■ WHAT TO DO:
1/ Answer these questions from the passage on oil and grease loadings to the sea:
(a) How many major U.S. rivers had oil and grease data in the STORET data base?
(b) What was the minimum detection limit on the Mississippi River, and over what period of record did it apply?
(c) What is the best estimate given for land-based petroleum hydrocarbon loading to the sea?
2/ Write the next part of the passage on oil and grease loadings to the sea, picking up after its final sentence.

■ EXTRACT TO READ:
.....
• Lack of data; only nine major rivers in the United States had oil and grease data in the U.S. Environmental Protection Agency’s STORET data base, and several of these consisted of very few observations.

  • Differences in measuring and reporting data; most of the available oil and grease data in STORET was gathered using either the Soxhlet extraction method or the liquid-liquid extraction method. The minimum detection limit (denoted off-scale low in the STORET records) and approach for reporting values measured below the detection limit varied with location and time. For example, the minimum detection limit on the Delaware River was 2 mg L−1 for data reported from 1988-1994, and 5 mg L−1 for data reported after 1994. By comparison, the minimum detection limit on the Mississippi River was 1 mg L−1 for the entire period of record (1973-1996).

  • Adjustment of off-scale low measurements; these values were set to half their reported value even though the actual value was unknown.

  • Estimating the proportion of petroleum-related hydrocarbons and PAH in oil and grease measurements

Quantifying the uncertainty in the estimates presented in this analysis was not possible, but a reasonable estimate of the low and high ranges of the calculated oil and grease values was made by assuming that the data available from the 1990s for the Mississippi and Delaware rivers, respectively, represented the low and high bounds of oil and grease unit loading for the rivers for which STORET data were unavailable in the 1990s, and for coastal zones in North America and the world (Table I-12). Based on these assumptions, the range of worldwide loadings of land-based sources of oil and grease to the sea was 4.5 million−33.3 million tonne yr1, with a best estimate of 9.4 million tonne yr−1. The values shown in Table I-12 also reflect low, best, and high estimates of oil and grease loadings from Gulf coast refineries. Calculations of oil and grease discharges using daily maximum guidelines (6.0 lbs per 1000 barrels of crude produced) were used as a high estimate of these loadings, while calculations using the monthly average guidelines (3.2 lbs per 1000 barrels of crude produced) were used as a low estimate. The average of the two calculations was used as a best estimate of the loadings.

Estimates of total petroleum hydrocarbons in the Mississippi River were based on the December 2000 average PAH data of Michel (2001), the assumption that PAH constitute 0.1%−10% of total petroleum hydrocarbons, and the 1990s’ measured average oil and grease concentration of 0.84 mg L−1. Thus, using the lower bound of PAH fraction in total hydrocarbons, a lower bound for estimated hydrocarbons in oil and grease was 0.15%, while an upper bound of hydrocarbons as 15% of oil and grease was determined assuming PAH constitute 10% of total petroleum hydrocarbons. The final range of estimates of total hydrocarbons were therefore made by assuming that the low estimate corresponded with the low percentage of total hydrocarbons (i.e., 0.15%) in the low estimate of oil and grease loading, the best estimate corresponded with 1.5% of total hydrocarbons in the best estimate of oil and grease loading, and the high estimate corresponded with the high percentage of total hydrocarbons (i.e., 15%) in the high estimate of oil and grease loading (Table I-13). Thus, the range of land-based petroleum hydrocarbon loading to the sea was 6,800−5,000,000 tonne yr−1, with a best estimate of 141,000 tonne yr−1.
.....
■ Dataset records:
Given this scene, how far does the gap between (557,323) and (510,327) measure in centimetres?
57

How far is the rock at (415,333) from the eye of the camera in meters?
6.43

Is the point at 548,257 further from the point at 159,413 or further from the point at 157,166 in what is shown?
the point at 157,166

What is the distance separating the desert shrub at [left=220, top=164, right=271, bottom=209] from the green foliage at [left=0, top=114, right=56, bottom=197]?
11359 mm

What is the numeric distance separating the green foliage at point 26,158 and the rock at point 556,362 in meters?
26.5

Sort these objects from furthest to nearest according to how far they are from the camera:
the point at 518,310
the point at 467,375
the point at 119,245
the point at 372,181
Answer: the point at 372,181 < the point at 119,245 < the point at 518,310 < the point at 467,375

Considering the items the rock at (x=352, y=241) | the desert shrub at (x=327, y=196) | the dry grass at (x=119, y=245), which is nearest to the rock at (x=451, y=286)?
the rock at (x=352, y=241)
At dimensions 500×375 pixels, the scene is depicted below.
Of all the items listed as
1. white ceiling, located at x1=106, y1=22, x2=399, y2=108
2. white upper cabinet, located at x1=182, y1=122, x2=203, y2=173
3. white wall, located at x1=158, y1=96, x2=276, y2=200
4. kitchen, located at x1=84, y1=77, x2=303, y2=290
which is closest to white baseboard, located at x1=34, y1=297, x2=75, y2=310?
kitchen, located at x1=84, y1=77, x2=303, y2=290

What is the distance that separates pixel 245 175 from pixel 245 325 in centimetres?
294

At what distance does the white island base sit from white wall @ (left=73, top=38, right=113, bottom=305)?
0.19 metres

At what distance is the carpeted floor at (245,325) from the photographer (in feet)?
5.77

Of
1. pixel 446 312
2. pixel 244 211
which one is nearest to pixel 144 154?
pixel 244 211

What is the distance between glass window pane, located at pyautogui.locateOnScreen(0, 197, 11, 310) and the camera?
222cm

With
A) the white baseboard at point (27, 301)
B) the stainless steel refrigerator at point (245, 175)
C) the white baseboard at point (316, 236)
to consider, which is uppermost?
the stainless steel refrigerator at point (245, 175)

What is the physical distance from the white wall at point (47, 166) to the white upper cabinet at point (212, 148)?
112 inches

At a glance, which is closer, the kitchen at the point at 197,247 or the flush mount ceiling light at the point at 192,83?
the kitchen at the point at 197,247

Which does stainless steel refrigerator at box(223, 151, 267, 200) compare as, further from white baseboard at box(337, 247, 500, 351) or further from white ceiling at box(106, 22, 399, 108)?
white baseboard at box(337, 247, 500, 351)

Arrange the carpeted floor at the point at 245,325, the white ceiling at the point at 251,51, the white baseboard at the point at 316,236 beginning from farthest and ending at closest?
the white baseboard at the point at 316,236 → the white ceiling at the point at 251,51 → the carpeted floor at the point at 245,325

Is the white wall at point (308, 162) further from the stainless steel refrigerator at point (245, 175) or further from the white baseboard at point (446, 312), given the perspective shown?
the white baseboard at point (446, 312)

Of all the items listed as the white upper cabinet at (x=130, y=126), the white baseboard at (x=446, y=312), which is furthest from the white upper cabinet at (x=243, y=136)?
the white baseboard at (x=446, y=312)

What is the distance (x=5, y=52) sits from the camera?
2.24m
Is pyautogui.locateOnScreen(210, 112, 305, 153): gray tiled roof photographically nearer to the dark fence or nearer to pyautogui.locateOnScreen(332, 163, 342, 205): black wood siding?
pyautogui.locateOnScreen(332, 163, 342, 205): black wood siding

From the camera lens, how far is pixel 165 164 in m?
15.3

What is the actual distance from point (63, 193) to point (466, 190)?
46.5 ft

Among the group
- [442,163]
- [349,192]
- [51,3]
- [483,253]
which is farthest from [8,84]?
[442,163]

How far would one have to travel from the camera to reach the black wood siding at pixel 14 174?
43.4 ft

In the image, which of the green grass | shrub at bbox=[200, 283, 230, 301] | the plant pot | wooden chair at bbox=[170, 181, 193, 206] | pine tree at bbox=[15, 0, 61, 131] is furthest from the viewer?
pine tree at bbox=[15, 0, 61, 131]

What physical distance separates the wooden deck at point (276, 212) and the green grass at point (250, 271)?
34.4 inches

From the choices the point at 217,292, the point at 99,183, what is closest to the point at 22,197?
.....
■ SOLVED PROBLEMS:
1/
(a) Nine.
(b) 1 mg L−1, for 1973-1996.
(c) 141,000 tonne yr−1.

2/
The application of the PAH data of Michel (2001) on the Mississippi River involved uncertainties regarding the degree to which that data were representative of distributions of PAH in land-based discharges to the sea via rivers and coastal discharges. Part of this uncertainty arises from the lack of consistent PAH measurements in the water column. A review of STORET and the USGS’ National Water Information Service (NWIS) data revealed less than a dozen measurements of PAH above detection limits on rivers in the United States. Furthermore, reported water column PAH concentrations in the literature were not consistent with respect to the constituents reported, did not use the same measurement methods, and/or did not include particulate and dissolved concentrations of PAH. Nonetheless, literature-reported data and data provided by Baker (2001) on the Susquehanna River indicated that the Michel (2001) data were within a reasonable range for river total PAH concentrations. Thus, the range of the background measurements of total PAH on the Mississippi River by Michel (2001) (i.e., 100 to 156 ng L−1, with an average of 128.3 ng L−1) were compared with the average oil and grease concentration for the Mississippi River of 0.84 mg L−1 to determine the estimated range of PAH in oil and grease as 0.012% to 0.019%, with a best estimate of 0.015%. The low estimate of PAH loading to the sea from land-based sources was therefore estimated as 0.012% of the low estimate of oil and grease loading, and the high PAH loading estimate was calculated as 0.019% of the high estimate of oil and grease loading. The best estimate of PAH loading from land-based sources was calculated using 0.015% of the best estimate of oil and grease loading (Table I-13). The range of PAH loading to the sea from land-based sources was 500−6,300 tonne yr−1, with a best estimate of 1,400 tonne yr−1.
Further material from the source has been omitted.